• Data supplied:

## Start

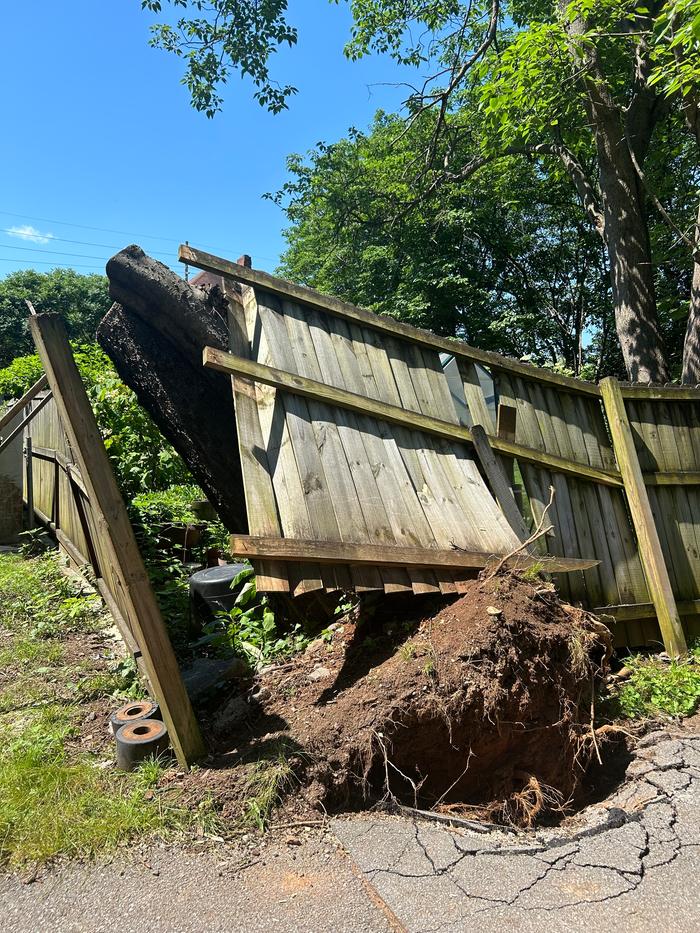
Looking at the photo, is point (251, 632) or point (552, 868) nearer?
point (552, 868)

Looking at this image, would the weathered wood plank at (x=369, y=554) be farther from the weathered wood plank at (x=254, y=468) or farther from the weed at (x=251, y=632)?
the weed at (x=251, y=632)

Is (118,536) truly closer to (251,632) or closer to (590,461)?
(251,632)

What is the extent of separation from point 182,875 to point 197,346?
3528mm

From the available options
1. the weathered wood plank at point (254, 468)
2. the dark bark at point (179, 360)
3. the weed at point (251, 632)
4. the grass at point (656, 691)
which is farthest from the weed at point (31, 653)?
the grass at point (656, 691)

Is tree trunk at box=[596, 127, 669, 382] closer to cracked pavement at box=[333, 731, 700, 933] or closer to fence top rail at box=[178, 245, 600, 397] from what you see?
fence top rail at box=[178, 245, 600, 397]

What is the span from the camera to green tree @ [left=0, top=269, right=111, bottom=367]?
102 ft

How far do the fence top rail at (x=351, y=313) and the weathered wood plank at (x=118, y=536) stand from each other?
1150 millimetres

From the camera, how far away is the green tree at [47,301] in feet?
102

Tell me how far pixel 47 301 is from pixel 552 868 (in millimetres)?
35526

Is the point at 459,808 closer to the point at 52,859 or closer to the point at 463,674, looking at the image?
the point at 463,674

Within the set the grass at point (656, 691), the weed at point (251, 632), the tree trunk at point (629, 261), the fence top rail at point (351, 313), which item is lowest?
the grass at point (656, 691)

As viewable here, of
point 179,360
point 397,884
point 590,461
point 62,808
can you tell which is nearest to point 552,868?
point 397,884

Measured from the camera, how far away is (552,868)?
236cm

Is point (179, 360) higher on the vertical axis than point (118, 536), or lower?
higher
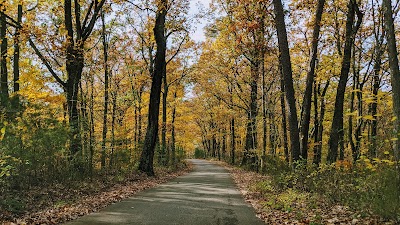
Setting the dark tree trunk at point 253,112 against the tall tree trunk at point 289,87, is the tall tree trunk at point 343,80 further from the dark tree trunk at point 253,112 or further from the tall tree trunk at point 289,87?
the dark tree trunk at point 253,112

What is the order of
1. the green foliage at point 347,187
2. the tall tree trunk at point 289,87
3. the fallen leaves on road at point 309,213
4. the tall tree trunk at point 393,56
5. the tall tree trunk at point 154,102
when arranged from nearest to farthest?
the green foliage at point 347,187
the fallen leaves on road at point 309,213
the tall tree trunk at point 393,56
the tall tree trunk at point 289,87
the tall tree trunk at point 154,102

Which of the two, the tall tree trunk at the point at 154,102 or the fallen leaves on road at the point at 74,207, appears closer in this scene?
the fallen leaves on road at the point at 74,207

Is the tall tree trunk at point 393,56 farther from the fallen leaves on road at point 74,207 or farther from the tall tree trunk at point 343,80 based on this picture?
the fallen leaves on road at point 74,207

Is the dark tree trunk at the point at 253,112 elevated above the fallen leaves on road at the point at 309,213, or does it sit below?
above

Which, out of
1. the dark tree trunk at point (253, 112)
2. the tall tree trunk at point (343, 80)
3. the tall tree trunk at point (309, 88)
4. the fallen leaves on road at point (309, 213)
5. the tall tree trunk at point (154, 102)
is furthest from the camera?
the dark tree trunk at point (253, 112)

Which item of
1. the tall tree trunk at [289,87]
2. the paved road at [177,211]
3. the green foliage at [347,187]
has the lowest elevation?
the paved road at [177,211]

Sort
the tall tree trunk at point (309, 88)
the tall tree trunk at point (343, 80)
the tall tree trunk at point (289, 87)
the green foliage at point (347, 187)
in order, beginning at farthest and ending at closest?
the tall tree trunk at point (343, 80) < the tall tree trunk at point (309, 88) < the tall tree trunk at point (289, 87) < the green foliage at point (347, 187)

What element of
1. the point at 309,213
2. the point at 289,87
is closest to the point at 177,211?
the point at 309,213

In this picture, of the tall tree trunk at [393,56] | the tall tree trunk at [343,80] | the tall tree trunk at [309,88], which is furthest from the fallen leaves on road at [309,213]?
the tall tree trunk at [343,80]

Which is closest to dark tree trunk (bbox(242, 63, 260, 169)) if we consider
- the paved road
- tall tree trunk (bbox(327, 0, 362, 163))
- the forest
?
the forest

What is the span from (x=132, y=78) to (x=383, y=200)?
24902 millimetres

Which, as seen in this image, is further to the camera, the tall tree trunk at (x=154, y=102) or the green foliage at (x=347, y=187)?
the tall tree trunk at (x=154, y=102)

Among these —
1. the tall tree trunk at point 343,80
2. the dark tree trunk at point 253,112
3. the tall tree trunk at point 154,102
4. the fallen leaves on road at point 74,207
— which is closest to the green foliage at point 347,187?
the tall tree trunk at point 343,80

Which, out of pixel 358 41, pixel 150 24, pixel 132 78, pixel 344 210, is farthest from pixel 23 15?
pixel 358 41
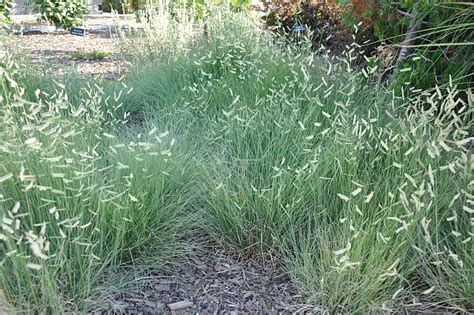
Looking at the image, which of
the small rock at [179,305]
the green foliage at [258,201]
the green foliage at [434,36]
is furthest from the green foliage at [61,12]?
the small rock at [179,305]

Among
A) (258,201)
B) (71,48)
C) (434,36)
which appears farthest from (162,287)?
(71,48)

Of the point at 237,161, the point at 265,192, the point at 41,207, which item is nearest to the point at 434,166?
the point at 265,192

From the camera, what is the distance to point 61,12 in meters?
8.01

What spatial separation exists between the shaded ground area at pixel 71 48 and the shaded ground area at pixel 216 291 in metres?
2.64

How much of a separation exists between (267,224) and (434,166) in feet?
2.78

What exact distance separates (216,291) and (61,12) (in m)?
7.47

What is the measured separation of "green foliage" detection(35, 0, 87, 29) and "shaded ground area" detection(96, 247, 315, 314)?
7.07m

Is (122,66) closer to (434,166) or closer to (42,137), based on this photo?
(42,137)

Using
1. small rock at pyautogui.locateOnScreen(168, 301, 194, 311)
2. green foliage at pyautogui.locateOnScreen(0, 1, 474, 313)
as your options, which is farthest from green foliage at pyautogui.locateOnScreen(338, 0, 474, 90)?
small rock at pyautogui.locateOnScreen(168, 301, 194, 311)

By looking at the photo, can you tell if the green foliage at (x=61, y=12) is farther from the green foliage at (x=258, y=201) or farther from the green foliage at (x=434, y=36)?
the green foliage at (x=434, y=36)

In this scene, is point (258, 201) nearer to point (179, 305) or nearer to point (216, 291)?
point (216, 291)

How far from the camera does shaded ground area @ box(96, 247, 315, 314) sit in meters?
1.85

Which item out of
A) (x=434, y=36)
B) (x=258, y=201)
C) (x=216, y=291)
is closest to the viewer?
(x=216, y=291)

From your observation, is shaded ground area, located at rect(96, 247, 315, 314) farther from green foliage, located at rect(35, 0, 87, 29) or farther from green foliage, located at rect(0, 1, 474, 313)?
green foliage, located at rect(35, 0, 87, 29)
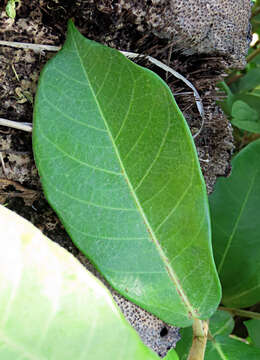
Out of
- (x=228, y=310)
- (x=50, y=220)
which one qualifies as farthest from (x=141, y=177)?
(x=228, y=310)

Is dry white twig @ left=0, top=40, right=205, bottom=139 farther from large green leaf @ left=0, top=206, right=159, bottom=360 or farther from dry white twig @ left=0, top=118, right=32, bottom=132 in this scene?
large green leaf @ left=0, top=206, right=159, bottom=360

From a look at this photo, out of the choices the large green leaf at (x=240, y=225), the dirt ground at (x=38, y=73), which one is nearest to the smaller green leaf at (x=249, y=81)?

## End

• To be done: Each record must be quoted in full and exactly. Do not include the pictures.

• Result:
Looking at the photo, is point (251, 632) or point (552, 868) nearer?
point (552, 868)

Looking at this image, would the weathered wood plank at (x=369, y=554) be farther from the weathered wood plank at (x=254, y=468) or farther from the weed at (x=251, y=632)?
the weed at (x=251, y=632)

Is (118,536) truly closer to (251,632) or closer to (590,461)?
(251,632)

What is the extent of separation from point 182,875 to point 197,346?
3528mm

From the available options
1. the weathered wood plank at point (254, 468)
2. the dark bark at point (179, 360)
3. the weed at point (251, 632)
4. the grass at point (656, 691)
which is farthest from the weed at point (31, 653)?
the grass at point (656, 691)

Is tree trunk at box=[596, 127, 669, 382] closer to cracked pavement at box=[333, 731, 700, 933] or closer to fence top rail at box=[178, 245, 600, 397] from what you see?
fence top rail at box=[178, 245, 600, 397]

What is the span from the camera to green tree @ [left=0, top=269, right=111, bottom=367]?
102 ft

How far do the fence top rail at (x=351, y=313) and the weathered wood plank at (x=118, y=536) stand from each other?
1150 millimetres

From the camera, how far away is the green tree at [47,301] in feet?
102

Tell me how far pixel 47 301 is from pixel 552 868 (in millimetres)?
35526

Is the point at 459,808 closer to the point at 52,859 or closer to the point at 463,674, looking at the image?
the point at 463,674

Within the set the grass at point (656, 691), the weed at point (251, 632), the tree trunk at point (629, 261), the fence top rail at point (351, 313), which item is lowest?
the grass at point (656, 691)

As viewable here, of
point 179,360
point 397,884
point 590,461
point 62,808
can you tell which is nearest to point 552,868?
point 397,884

Measured from the camera, how far away is (552,868)?
236cm

Is point (179, 360) higher on the vertical axis than point (118, 536), or lower?
higher
Setting the dark tree trunk at point 253,112 against the tall tree trunk at point 289,87, is the tall tree trunk at point 343,80 further from the dark tree trunk at point 253,112 or further from the tall tree trunk at point 289,87?
the dark tree trunk at point 253,112

What is the order of
1. the green foliage at point 347,187
2. the tall tree trunk at point 289,87
3. the fallen leaves on road at point 309,213
4. the tall tree trunk at point 393,56
5. the tall tree trunk at point 154,102
when arranged from nearest to farthest?
the green foliage at point 347,187
the fallen leaves on road at point 309,213
the tall tree trunk at point 393,56
the tall tree trunk at point 289,87
the tall tree trunk at point 154,102

Which of the two, the tall tree trunk at the point at 154,102 or the fallen leaves on road at the point at 74,207, appears closer in this scene?
the fallen leaves on road at the point at 74,207

Is the tall tree trunk at point 393,56 farther from the fallen leaves on road at point 74,207 or farther from the tall tree trunk at point 343,80 based on this picture?
the fallen leaves on road at point 74,207

Is the dark tree trunk at the point at 253,112 elevated above the fallen leaves on road at the point at 309,213, or does it sit below?
above

Which, out of
1. the dark tree trunk at point (253, 112)
2. the tall tree trunk at point (343, 80)
3. the tall tree trunk at point (309, 88)
4. the fallen leaves on road at point (309, 213)
5. the tall tree trunk at point (154, 102)
is furthest from the camera?
the dark tree trunk at point (253, 112)

Which item of
1. the tall tree trunk at [289,87]
2. the paved road at [177,211]
3. the green foliage at [347,187]
has the lowest elevation?
the paved road at [177,211]

Sort
the tall tree trunk at point (309, 88)
the tall tree trunk at point (343, 80)
the tall tree trunk at point (289, 87)
the green foliage at point (347, 187)
in order, beginning at farthest and ending at closest?
the tall tree trunk at point (343, 80) < the tall tree trunk at point (309, 88) < the tall tree trunk at point (289, 87) < the green foliage at point (347, 187)

What element of
1. the point at 309,213
2. the point at 289,87
is closest to the point at 177,211?
the point at 309,213

In this picture, of the tall tree trunk at [393,56] | the tall tree trunk at [343,80] | the tall tree trunk at [309,88], which is furthest from the fallen leaves on road at [309,213]?
the tall tree trunk at [343,80]

Which is closest to dark tree trunk (bbox(242, 63, 260, 169)) if we consider
- the paved road
- tall tree trunk (bbox(327, 0, 362, 163))
- the forest
?
the forest

What is the span from (x=132, y=78) to (x=383, y=200)?
24902 millimetres

Which, as seen in this image, is further to the camera, the tall tree trunk at (x=154, y=102) or the green foliage at (x=347, y=187)?
the tall tree trunk at (x=154, y=102)

Among these —
1. the tall tree trunk at point 343,80
2. the dark tree trunk at point 253,112
3. the tall tree trunk at point 154,102
4. the fallen leaves on road at point 74,207
— which is closest to the green foliage at point 347,187?
the tall tree trunk at point 343,80

Which, out of pixel 358 41, pixel 150 24, pixel 132 78, pixel 344 210, is farthest from pixel 23 15?
pixel 358 41
Looking at the image, which of
the small rock at [179,305]
the green foliage at [258,201]
the green foliage at [434,36]
is furthest from the green foliage at [61,12]?
the small rock at [179,305]

Among
A) (258,201)
B) (71,48)
C) (434,36)
which appears farthest from (162,287)?
(71,48)

Of the point at 237,161, the point at 265,192, the point at 41,207, which item is nearest to the point at 434,166?
the point at 265,192

From the camera, what is the distance to point 61,12 in meters?
8.01

What spatial separation exists between the shaded ground area at pixel 71 48 and the shaded ground area at pixel 216 291 in metres?
2.64

How much of a separation exists between (267,224) and (434,166) in feet?
2.78

What exact distance separates (216,291) and (61,12) (in m)?
7.47

What is the measured separation of "green foliage" detection(35, 0, 87, 29) and "shaded ground area" detection(96, 247, 315, 314)?
7.07m

Is (122,66) closer to (434,166) or closer to (42,137), based on this photo?
(42,137)

Using
1. small rock at pyautogui.locateOnScreen(168, 301, 194, 311)
2. green foliage at pyautogui.locateOnScreen(0, 1, 474, 313)
as your options, which is farthest from green foliage at pyautogui.locateOnScreen(338, 0, 474, 90)?
small rock at pyautogui.locateOnScreen(168, 301, 194, 311)

By looking at the photo, can you tell if the green foliage at (x=61, y=12) is farther from the green foliage at (x=258, y=201) or farther from the green foliage at (x=434, y=36)?
the green foliage at (x=434, y=36)

In this scene, is point (258, 201) nearer to point (179, 305) or nearer to point (216, 291)?
point (216, 291)

How far from the camera does shaded ground area @ box(96, 247, 315, 314) sit in meters?
1.85

Which item out of
A) (x=434, y=36)
B) (x=258, y=201)
C) (x=216, y=291)
is closest to the viewer?
(x=216, y=291)

From your observation, is shaded ground area, located at rect(96, 247, 315, 314) farther from green foliage, located at rect(35, 0, 87, 29) or farther from green foliage, located at rect(0, 1, 474, 313)?
green foliage, located at rect(35, 0, 87, 29)
Out of
- (x=228, y=310)
- (x=50, y=220)
which one qualifies as farthest from (x=141, y=177)?
(x=228, y=310)

Is dry white twig @ left=0, top=40, right=205, bottom=139 farther from large green leaf @ left=0, top=206, right=159, bottom=360 or farther from dry white twig @ left=0, top=118, right=32, bottom=132 in this scene?
large green leaf @ left=0, top=206, right=159, bottom=360

From a look at this photo, out of the choices the large green leaf at (x=240, y=225), the dirt ground at (x=38, y=73), which one is nearest to the smaller green leaf at (x=249, y=81)?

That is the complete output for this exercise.